Anon 7:58, I always wonder how these doods get any credibility in the first place, though. He's not a terrible writer, but he's no Malcolm Gladwell, either. So how did he get a job at NYT?

Anon 10:39, see above. Nobel prizes are NOT about cerebral accomplishment, they're about politics. Same as everything else in science.

When we're talking about academic positions on this blog, we're talking about faculty positions. Yes, postdoctoral positions are getting more competitive, especially with so many PhDs willing to come from India and China to work in the US for reduced pay and higher abuse than Americans or Europeans would accept. But a postdoctoral position is only temporary. And so far as I know, women are doing okay at getting postdoctoral positions in all fields once they get their PhDs. But we're not doing as well at obtaining faculty positions as we should be.

Anon 5:56 wrote: "This is because men now face systematic discrimination before college."

They do? Link please?

 
At 1:41 AM, Anonymous Anonymous said...

Do you know anyone with young sons in K-12?

http://www.whyboysfail.com/

 
At 2:44 PM, Anonymous Anonymous said...

"Anon 5:56 wrote: "This is because men now face systematic discrimination before college."

They do? Link please?"

What do you mean? You say yourself, "It's true that there are more women than men applying to and qualifying for college," so how can you not be aware of this?? The numbers I have seen are roughly 60/40 women/men. I can furnish anecdotes and stories, but they don't matter. The only reasonable explanation for this wide disparity is discrimination. (The *unreasonable* explanation is that men are inherently inferior, which would be an interesting argument for you to be making. :))

 
At 12:08 AM, Anonymous Anonymous said...

"Yes, postdoctoral positions are getting more competitive, especially with so many PhDs willing to come from India and China to work in the US for reduced pay and higher abuse than Americans or Europeans would accept"

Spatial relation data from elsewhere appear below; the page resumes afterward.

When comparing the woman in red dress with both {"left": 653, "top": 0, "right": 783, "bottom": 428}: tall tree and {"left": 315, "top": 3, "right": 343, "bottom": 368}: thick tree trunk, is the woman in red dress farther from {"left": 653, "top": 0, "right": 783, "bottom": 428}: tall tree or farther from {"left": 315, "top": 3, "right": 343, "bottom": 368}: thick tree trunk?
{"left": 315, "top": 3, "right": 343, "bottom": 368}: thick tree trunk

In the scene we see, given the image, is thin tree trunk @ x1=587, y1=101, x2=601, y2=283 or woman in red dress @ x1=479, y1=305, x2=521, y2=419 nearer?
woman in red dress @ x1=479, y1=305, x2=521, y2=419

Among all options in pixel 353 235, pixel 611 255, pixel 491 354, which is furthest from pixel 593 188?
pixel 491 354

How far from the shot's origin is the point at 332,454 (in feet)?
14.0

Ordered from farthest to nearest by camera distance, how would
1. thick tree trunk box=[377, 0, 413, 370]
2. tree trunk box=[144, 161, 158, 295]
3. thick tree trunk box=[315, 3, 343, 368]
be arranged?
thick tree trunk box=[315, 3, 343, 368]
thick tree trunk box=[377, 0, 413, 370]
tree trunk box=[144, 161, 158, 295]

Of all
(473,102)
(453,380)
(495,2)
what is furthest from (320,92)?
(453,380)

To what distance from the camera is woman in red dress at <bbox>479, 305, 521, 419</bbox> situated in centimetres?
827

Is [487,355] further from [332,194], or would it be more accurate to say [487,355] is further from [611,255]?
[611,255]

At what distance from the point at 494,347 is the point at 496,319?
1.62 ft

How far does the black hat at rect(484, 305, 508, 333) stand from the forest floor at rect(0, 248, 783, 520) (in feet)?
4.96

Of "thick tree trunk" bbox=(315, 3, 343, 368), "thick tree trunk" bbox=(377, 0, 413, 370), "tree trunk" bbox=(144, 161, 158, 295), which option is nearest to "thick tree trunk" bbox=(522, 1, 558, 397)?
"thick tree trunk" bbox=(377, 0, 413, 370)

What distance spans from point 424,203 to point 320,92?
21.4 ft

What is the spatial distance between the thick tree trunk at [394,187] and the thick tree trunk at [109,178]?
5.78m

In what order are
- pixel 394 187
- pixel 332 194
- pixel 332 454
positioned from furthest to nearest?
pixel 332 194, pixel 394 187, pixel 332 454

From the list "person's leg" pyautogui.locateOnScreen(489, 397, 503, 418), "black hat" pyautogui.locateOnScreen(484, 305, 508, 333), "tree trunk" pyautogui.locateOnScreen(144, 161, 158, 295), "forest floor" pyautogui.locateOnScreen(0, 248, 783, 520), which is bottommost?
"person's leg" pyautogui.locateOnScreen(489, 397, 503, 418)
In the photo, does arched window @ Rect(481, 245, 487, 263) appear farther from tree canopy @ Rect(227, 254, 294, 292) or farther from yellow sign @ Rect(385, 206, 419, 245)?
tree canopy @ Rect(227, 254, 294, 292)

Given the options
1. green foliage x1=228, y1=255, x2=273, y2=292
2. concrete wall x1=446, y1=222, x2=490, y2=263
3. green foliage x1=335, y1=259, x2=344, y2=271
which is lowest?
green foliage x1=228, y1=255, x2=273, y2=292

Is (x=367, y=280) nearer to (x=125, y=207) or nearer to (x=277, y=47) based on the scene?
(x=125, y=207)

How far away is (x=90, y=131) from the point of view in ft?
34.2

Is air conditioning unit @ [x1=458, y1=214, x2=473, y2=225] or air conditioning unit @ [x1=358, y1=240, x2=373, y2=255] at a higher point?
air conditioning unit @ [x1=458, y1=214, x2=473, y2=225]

You didn't have to stereotype Ind and China's PhDs here. Not learning anything from getting stereotyped yourself?

 
At 11:46 AM, Blogger Ms.PhD said...

@anon 12:08,

I don't think that's a stereotype? If you check the numbers, there are an awful lot of PhDs coming from China and India. That's just a statistic.

And at least on my campus, when we checked who had negotiated salary and hours, we noticed a distinct trend that the Chinese postdocs had not negotiated: they didn't know that they could. They were, to put it plainly, being abused, for a lot less pay, than most American and European postdocs on the same campus.

re: stereotypes of taking abuse, someone on another post just commented that French women are more likely to complain than Indian women. Does that seem fair? No. Is it true? Probably. But it depends on how you interpret that piece of information.

I suspect that it's true and that it's cultural. The French complain vociferously, even more than Americans, in my experience, unless we're talking about New Yorkers, in which case all bets are off.

Get it? Gotta have a sense of humor about stereotypes. And the reason they're funny? Because they're partly true.

I'm not saying my Indian friends don't complain, because they do.

Truthfully, most foreign postdocs will put up with more abuse because THEY HAVE TO, because of visa issues. And if you want to hate me for saying that, go right ahead. I'm sympathetic to people being worried about getting deported or having to scramble to find another job just so they don't have to go home and live with their parents or god knows what else.

And that's been a long, possibly pointless argument I've had before with commenters on previous blog posts. So you can feel free to go read those, hate my guts, and possibly start your own blog saying how wrong I am. That would be great, actually, because these kinds of anonymous comments frankly bore me.